The Attorneys General of Nevada and Arizona last week slapped Bank of America with lawsuits alleging widespread fraud occurrs in the bank’s mortgage modification programs. BofA, the nation’s biggest bank, has consistently lagged behind the other big mortgage servicers in successfully modifying mortgages for troubled borrowers. Andrew Jakabovics and I also caught the bank violating the contract it signed with Treasury to participate in the Home Affordable Modification Program (HAMP) by siphoning borrowers into its own private modification program without determining their HAMP eligibility.
But these lawsuits allege an even bigger mess, with BofA accused of giving deceptive and inaccurate reasons for rejecting modifications, and stringing borrowers along in the modification process for months, allowing them to continue making futile mortgage payments before ultimately foreclosing on them:
As a result of Bank of America’s misrepresentations, many Arizona consumers stopped making mortgage payments in a perilous attempt to qualify for help. Others waited for months for — or never received — answers on their modification requests, all while fearing that they would lose their homes; many actually lost their homes. Some consumers were misled to continue making payments in the belief that they would be able to obtain modifications and keep their homes.

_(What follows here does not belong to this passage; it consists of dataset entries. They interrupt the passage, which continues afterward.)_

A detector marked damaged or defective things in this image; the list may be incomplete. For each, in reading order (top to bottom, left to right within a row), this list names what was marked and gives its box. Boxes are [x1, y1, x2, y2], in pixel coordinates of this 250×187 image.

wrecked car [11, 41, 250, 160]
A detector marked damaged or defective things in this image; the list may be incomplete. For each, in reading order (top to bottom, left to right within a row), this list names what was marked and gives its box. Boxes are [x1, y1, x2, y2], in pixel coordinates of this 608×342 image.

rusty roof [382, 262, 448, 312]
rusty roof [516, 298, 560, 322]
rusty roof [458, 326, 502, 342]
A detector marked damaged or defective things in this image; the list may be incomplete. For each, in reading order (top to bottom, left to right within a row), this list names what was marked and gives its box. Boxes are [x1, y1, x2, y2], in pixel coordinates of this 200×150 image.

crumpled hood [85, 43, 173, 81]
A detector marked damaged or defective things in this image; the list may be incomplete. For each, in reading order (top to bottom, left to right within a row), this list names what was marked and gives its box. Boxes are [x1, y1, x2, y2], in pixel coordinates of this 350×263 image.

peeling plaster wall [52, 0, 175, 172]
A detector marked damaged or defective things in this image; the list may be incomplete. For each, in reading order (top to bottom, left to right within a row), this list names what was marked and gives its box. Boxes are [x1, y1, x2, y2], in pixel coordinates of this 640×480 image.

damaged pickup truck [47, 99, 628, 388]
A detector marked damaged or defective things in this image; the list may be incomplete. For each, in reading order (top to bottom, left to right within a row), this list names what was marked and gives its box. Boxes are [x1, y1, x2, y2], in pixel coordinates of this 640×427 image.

Had they known they would lose their homes despite making payments, some consumers might have sough short sales or other foreclosure alternatives or simply allowed their homes to be foreclosed, saving the money from the additional payments for other necessary expenses. Other consumers lose willing buyers who could have mitigated their own (and Bank of America’s) financial losses by stepping in to purchase their homes.
Nevada’s attorney general told a very similar tale, accusing BofA of “misleading consumers with false assurances that their homes would not be foreclosed while their requests for modifications were pending, but sending foreclosure notices, scheduling auction dates, and even selling consumers’ homes while they waited for decisions.” The Upshot describes the “Boschian hell” that one Arizona family went through before having its home sold out from under it while waiting to see if it qualified for a modification.
Unfortunately, this story is all too common for homeowners seeking modifications. As Shahien Nasiripour noted today, 29,000 borrowers participating in HAMP have been stuck in the “trial modification” phase of the program for a year or more, unsure of whether they will ultimately keep their home, when that phase is only supposed to last three months. If those families are foreclosed upon in the end, they will have wasted months and months of payments that could have been used for something else.
HAMP, at this point, badly needs to fixed, and other foreclosure prevention efforts need to be undertaken. If they aren’t, the sorts of horror stories outlined above won’t stop, and the economy will continue to be weighed down by preventable foreclosures.
New Jersey Supreme Court Chief Justice Stuart Rabner has ordered six mortgage lenders, including Bank of America, “to file to the court by Jan. 19 documents proving their internal foreclosure application processes are up to standards, or the applications will be suspended.”